In March 2019, in an official press release on the 550th birth anniversary of the Sikh guru Nanak Dev, Joshi wrote, “Facing the onslaught of fanatic Babar, Guru Nanak Dev ji exhorted the nation to challenge it. He strengthened the self sacrificing traditions of Bharat by inspiring to live with self respect which forever shut the doors for invaders.” This claim, too, has no real basis in truth.
Krishna Gopal, the joint general secretary, had previously spread similar narratives about the ninth Sikh guru Teg Bahadur and fifth guru Arjun Dev. In May 2017, Gopal said, “Had Guru Teg Bahadur not sacrificed his life the entire India would have converted into Islam and our ancient culture and civilization would have ended.” He was speaking at the launch of a book titled Hindu ki Chadar, Shri Guru Teg Bahadur Ji—“Shield of Hindus, Shri Guru Teg Bahadur Ji.”
In June 2018, on the birth anniversary of Guru Arjun Dev, Gopal said that the guru Nanak Dev wrote of the first Mughal emperor Babar, “Ye paap ki baarat lekar Babar aa gaya hai, kya karen”—Babar has come with a parade of crimes, what to do? He went on to say that the guru began langars, or community kitchens, to organise people against Babar. This claim is near impossible to verify. The intended spin was clear—according to him and Joshi, the history of Sikhism consisted only of Sikh Gurus fighting against Islam to protect Hindus.

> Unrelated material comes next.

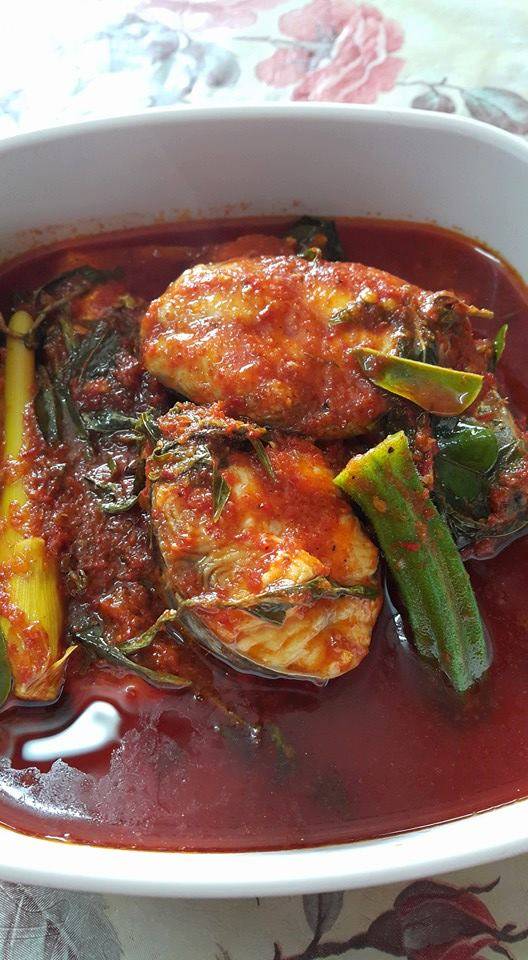 Resipi Asam Pedas Tenggiri Berempah Stail Orang Melaka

The echoes of Golwalkar could not be louder. In Bunch of Thoughts, Golwalkar wrote, “The Sikh sect … came into being to contain the spread of Islam in Punjab. Later on, recognising the need of the times, Guru Govind Singh, the tenth Guru of the Sikhs, armed his disciples and turned them into a band of national heroes.”

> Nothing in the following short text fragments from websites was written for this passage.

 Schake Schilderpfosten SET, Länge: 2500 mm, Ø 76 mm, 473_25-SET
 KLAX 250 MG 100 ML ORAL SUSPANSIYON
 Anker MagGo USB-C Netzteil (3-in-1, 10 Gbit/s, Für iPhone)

The events of 26 January appear to have served the RSS in many ways. Since then, the attempts of a political resolution to the farmers’ issues have come to a halt. The BJP-led government has refused to repeal the laws. Strangely, the RSS’s concern, of the protest turning into “sectarian” movement, has been ameliorated. The most prominent leader of the protests is now Rakesh Tikait, a Jat, who was earlier considered to be more conciliatory towards the ruling party. After initially responding with a brutal crackdown, the government appears to have relented after a tearful call by Tikait brought Jat, Gurjar and Rajput khaps—landlord caste organisations—in large numbers to Delhi’s borders. For now, the Sikh expression of the farmers protest has taken a back seat.